Domna C. Stanton

Domna Stanton faculty photo

Research Interests

  • Seventeenth-Century French literature and culture; Early-Modern Studies; Women Writers; Critical Theory; Feminist theory; Human Rights


  • Ph.D.

Domna Stanton is a renowned scholar of seventeenth-century and early-modern French studies with an influential feminist perspective. Her first book, The Aristocrat as Art: A Study of the Honnête Homme and the Dandy in 17th- and 19th-Century French Literature, is considered a classic. Her most recent book is Dynamics of Genders in Early Modern France: Women Writ, Women Writing. Her edited volumes include Gabrielle Suchon, A Woman Who Defends All the Persons of Her Sex: Selected Philosophical and Moral Writings; Enchanted Eloquence: Fairy Tales by Seventeenth-Century Women Writers, The Defiant Muse: French Feminist Poems from the 12th to the 20th Centuries; The Female Autograph; Discourses of Sexuality from Aristotle to AIDS; and Feminisms in the Academy. Her new book project is entitled: The Monarchy, the Nation and its Others: France in the Age of Louis XIV.
Among her extensive professional accomplishments, Stanton was the first female editor of PMLA, the journal of the Modern Language Association (MLA); she served as president of the MLA from 2005 to 2006. Previously the Elizabeth M. Douvan Collegiate Professor at the University of Michigan, she received her Ph.D. from Columbia University.
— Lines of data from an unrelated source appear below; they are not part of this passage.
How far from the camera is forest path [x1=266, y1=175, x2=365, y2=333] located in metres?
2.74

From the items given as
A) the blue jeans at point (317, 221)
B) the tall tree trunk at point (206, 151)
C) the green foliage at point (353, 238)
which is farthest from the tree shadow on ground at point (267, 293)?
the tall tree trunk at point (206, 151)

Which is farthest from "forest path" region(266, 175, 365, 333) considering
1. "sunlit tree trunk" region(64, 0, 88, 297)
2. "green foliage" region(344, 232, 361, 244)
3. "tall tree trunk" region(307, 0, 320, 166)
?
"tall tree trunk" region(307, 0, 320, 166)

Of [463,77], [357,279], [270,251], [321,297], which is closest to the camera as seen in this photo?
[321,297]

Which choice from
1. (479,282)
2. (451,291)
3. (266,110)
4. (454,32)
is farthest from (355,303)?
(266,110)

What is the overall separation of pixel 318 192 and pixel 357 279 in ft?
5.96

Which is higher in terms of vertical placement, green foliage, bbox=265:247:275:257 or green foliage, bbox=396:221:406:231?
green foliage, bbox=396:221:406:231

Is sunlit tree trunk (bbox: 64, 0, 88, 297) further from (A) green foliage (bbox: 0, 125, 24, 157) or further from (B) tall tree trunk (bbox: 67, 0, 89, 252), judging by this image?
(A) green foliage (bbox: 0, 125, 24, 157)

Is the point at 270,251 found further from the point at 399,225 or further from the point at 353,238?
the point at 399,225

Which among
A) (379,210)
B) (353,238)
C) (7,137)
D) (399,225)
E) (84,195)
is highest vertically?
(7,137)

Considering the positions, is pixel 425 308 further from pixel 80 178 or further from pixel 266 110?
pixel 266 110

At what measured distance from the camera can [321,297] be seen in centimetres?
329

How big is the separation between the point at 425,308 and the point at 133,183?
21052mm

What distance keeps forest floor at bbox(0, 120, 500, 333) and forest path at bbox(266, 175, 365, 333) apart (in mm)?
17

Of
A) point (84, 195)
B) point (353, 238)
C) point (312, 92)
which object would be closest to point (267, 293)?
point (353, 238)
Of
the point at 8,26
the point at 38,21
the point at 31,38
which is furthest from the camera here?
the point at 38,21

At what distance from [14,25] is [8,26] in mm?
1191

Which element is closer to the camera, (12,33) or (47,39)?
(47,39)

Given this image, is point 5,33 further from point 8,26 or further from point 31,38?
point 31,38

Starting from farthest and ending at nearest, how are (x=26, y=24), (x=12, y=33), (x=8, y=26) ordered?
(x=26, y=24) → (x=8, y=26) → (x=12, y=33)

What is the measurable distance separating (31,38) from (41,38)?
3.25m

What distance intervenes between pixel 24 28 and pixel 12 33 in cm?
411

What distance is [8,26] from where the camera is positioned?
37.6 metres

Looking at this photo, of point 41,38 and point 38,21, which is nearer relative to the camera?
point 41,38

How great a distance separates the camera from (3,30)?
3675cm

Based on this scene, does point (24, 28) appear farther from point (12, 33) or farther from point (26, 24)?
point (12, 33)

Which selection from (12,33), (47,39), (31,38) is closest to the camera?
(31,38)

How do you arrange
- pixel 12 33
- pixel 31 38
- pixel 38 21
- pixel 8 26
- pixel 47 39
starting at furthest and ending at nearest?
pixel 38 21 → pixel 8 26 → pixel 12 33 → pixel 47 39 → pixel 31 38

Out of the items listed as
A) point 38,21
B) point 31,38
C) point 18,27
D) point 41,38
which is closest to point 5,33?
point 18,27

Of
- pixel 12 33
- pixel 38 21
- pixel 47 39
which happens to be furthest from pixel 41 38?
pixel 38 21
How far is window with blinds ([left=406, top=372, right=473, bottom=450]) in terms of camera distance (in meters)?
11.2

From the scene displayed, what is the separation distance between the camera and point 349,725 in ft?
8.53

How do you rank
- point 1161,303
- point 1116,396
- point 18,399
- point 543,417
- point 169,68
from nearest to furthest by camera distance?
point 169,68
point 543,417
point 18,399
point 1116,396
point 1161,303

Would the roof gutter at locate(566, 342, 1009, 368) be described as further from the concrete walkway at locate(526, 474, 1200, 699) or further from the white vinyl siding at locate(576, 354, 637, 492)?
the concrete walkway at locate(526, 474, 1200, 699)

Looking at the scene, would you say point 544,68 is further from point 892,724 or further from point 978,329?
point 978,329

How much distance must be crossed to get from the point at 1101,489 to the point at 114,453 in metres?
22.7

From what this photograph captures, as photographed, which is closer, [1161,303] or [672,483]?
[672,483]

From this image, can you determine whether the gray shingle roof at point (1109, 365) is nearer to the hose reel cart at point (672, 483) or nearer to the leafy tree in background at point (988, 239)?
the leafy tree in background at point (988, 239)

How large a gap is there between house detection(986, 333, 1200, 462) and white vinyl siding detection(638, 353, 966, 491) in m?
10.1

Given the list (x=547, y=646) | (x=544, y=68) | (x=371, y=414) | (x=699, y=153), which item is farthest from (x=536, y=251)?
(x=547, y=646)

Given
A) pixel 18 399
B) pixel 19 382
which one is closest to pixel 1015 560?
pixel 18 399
Professor Stanton is also now teaching and writing on international human rights; she is an active member of two advisory committees of the Human Rights Watch, and an officer of the board of Scholars at Risk. She recently completed a position paper on Sex Workers for Planned Parenthood, Western Hemisphere Division. In 2015, Domna Stanton was appointed a commissioner of New York City's Human Rights Commission.